Textabschnitt ::
Tabelle 2: Checkliste zur Transferabilitätsbeurteilung (basierend auf CICI-Framework zu Kontext und Implementierung von komplexen Maßnahmen [Pfadenhauer et al., 2017], deutsche Übersetzung, unveröffentlicht)

Baustein 4: Systematisches Ausschöpfen der Möglichkeiten der Wirksamkeitsevaluation von Maßnahmen

Eine solide Wirksamkeitsevaluation erfordert Studiendesigns, die kausale Wirkzusammenhänge möglichst eindeutig nachweisen können (Evidenzbasierte Prävention und Gesundheitsförderung 1: Verständnis). Prä-Post-Vergleiche von Endpunkten, die nicht unter geeigneten Studienbedingungen durchgeführt, aber häufig als „Evaluation“ bezeichnet werden, halten diesen Anforderungen nicht Stand. Sie können nur hypothesenbildend sein. Eine Wirksamkeitsevaluation braucht immer einen fairen Vergleich, d. h. kontrollierte Bedingungen („Kontrolle“), sei es eine Kontrollsituation, eine Kontrollgruppe oder eine Kontrollperiode.

Gegebene Daten ::
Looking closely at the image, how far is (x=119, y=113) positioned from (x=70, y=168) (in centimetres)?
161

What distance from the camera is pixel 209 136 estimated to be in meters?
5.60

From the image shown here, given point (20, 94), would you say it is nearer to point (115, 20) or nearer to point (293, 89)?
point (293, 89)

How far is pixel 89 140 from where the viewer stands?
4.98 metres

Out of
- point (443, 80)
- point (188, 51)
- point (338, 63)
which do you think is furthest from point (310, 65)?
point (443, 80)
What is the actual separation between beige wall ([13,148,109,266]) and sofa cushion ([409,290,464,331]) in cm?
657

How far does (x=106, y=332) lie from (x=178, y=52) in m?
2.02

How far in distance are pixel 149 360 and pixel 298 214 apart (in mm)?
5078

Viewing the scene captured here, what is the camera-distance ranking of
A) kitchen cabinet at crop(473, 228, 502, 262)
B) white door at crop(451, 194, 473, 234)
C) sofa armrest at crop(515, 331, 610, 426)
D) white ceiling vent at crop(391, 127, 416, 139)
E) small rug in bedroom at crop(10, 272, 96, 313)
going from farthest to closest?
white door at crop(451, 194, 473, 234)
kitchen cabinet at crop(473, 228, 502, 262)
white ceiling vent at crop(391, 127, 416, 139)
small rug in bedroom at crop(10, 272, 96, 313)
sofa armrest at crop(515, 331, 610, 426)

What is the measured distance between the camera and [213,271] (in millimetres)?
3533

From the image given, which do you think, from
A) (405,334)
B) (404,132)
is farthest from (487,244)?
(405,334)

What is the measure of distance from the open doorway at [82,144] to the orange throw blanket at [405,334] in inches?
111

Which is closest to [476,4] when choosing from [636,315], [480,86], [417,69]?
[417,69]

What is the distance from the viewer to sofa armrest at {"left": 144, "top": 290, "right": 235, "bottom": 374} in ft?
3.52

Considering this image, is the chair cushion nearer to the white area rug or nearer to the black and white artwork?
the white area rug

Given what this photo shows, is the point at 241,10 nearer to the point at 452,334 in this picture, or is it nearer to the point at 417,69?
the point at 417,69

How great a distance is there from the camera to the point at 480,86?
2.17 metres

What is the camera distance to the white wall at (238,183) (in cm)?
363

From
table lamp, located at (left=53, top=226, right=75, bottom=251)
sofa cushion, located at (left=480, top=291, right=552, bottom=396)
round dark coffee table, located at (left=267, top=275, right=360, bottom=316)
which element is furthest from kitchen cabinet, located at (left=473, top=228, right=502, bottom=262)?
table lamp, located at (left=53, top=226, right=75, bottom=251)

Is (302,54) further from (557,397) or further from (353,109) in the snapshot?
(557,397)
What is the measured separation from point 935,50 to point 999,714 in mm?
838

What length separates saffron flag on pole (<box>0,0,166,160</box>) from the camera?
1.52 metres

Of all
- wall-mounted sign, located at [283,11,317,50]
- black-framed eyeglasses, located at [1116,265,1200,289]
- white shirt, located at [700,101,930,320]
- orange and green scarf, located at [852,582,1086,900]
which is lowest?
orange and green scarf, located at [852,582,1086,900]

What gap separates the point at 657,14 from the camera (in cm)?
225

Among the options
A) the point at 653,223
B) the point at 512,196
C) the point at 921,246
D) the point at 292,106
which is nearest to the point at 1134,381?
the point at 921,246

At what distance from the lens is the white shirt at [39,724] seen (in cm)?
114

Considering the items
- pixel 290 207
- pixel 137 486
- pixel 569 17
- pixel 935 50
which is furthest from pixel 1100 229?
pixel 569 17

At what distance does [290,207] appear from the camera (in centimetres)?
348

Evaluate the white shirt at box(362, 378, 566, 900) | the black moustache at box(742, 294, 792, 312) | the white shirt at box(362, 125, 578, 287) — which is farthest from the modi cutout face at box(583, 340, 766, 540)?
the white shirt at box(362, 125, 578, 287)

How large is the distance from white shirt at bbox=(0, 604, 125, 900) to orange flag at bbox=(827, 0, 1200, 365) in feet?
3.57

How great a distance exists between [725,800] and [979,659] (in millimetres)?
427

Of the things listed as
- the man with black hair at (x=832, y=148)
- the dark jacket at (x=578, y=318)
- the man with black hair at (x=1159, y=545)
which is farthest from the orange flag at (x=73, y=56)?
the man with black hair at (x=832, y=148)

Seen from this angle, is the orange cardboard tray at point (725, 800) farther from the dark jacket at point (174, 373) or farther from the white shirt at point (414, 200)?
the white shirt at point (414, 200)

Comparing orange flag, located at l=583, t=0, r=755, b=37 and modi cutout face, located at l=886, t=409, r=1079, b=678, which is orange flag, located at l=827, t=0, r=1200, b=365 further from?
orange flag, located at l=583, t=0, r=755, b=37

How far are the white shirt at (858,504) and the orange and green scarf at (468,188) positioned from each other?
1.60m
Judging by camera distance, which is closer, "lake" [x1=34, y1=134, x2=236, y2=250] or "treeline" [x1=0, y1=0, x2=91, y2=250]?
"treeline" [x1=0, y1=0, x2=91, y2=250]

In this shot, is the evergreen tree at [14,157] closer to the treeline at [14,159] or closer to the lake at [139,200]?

Aufgabe A :: Was braucht eine Wirksamkeitsevaluation laut dem Textabschnitt immer?
Aufgabe B :: Entnimm dem Textabschnitt wörtlich die Passage zwischen „Baustein 4: Systematisches“ und „oder eine Kontrollperiode.“, beide einschließlich.
Die Zeilen stammen aus einer anderen Quelle als der Textabschnitt.

Lösung A :: Einen fairen Vergleich, d. h. kontrollierte Bedingungen, sei es eine Kontrollsituation, eine Kontrollgruppe oder eine Kontrollperiode.

Lösung B ::
Baustein 4: Systematisches Ausschöpfen der Möglichkeiten der Wirksamkeitsevaluation von Maßnahmen

Eine solide Wirksamkeitsevaluation erfordert Studiendesigns, die kausale Wirkzusammenhänge möglichst eindeutig nachweisen können (Evidenzbasierte Prävention und Gesundheitsförderung 1: Verständnis). Prä-Post-Vergleiche von Endpunkten, die nicht unter geeigneten Studienbedingungen durchgeführt, aber häufig als „Evaluation“ bezeichnet werden, halten diesen Anforderungen nicht Stand. Sie können nur hypothesenbildend sein. Eine Wirksamkeitsevaluation braucht immer einen fairen Vergleich, d. h. kontrollierte Bedingungen („Kontrolle“), sei es eine Kontrollsituation, eine Kontrollgruppe oder eine Kontrollperiode.